When the problem states that on any given day you’d pay up to $50 to see the concert, it means that you’re indifferent between the concert and $50-worth of other goods.

This doesn't properly account for the utility and usefulness of money. You're not really giving up other goods, but are reducing your provision for dealing with an uncertain future. If you typically carry around $200 in cash, and keep your checking account above some minimum value, you are likely to do so as long as you live and never actually spend the totals down to zero. If I stop you on your way out of the house in the morning and ask you for 90% of your cash, promising to return it tomorrow, agreeing is likely to make you uncomfortable even if on normal days you never spend more than 10% of the total. It is the removal of this discomfort that is the utility of holding money to deal with emergencies or opportunities that may pop up unpredictably.

Also, your deaf pickpocket modification doesn’t quite work. In addition to paying the $40 to get in, the pickpocket must also spend his time and effort. To put a dollar value on the pickpocket’s opportunity cost, you’d have to put a dollar value on his time and effort. If you’re unwilling to do that (as your opposition to putting a dollar value on enjoyment of the concert would seem to imply), then your pickpocket modification is just as problematic as the original version of the story.

I don't think so. The pickpocket is making a business decision, as opposed to a subjective consumption decision. In doing so, it is entirely proper to measure the projected results in dollars, which means that the opportunity cost can be netted with arithmetic. His decision on how to divide his time between work and leisure, which is necessary whether the concert exists or not, doesn't require me, or even he to place a dollar price on his leisure since he doesn't need to buy it on a market.

You need to include

You need to include information on how much money I have.
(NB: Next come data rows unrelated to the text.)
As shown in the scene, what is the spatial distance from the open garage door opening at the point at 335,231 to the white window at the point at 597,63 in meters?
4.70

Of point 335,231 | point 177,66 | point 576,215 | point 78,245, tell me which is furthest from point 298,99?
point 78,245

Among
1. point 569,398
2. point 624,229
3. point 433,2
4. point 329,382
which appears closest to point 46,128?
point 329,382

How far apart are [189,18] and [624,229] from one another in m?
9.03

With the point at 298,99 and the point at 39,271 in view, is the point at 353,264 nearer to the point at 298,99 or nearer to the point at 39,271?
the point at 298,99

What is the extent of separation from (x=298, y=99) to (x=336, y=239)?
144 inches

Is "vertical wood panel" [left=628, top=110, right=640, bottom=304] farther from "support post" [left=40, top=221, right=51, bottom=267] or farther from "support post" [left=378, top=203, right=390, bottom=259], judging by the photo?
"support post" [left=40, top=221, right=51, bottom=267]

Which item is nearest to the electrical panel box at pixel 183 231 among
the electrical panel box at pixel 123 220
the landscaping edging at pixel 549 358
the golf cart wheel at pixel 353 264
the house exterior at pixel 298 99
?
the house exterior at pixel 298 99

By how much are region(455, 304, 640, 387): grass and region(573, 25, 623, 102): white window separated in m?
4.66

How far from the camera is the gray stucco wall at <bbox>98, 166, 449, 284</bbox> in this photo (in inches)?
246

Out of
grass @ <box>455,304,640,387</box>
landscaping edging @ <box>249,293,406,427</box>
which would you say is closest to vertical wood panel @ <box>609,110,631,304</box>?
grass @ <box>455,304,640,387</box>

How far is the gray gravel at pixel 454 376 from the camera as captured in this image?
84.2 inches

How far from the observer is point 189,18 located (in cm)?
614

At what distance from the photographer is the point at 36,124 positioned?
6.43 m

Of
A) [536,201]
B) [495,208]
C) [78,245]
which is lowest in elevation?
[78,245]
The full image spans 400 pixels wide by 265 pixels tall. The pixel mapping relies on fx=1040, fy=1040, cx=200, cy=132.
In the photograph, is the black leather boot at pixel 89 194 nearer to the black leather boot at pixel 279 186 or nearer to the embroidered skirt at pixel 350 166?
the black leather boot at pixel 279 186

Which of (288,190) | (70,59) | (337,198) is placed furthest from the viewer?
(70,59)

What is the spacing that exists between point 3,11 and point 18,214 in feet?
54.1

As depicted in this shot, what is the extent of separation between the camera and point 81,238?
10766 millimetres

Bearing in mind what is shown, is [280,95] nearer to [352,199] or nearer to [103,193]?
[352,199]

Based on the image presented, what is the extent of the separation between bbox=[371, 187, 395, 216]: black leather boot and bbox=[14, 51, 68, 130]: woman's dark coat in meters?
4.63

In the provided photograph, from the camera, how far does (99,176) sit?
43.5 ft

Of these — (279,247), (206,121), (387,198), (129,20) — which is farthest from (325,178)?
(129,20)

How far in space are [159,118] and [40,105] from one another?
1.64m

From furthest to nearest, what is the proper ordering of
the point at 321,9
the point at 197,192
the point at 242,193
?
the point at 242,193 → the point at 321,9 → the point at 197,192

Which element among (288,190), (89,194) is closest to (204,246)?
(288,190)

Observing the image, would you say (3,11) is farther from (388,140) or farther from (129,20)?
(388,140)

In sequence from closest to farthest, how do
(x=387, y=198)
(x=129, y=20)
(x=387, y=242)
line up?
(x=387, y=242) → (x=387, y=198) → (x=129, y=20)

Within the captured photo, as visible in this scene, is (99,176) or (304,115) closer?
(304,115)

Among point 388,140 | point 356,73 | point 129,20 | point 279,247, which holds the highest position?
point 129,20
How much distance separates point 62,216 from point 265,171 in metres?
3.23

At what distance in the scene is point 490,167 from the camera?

If I don't have the $40 for the ticket then there is no opportunity to go to the Dylan concert and therefore no opportunity cost.

They might be having a rock bottom sale on multi-million dollar yachts today but since they are out of my price bracket the savings is not an opportunity cost for me.

I guess they did include the

I guess they did include the information that I had $40 by saying the Dylan concert was my "next best activity", so my wise-ass response fails, damn-it.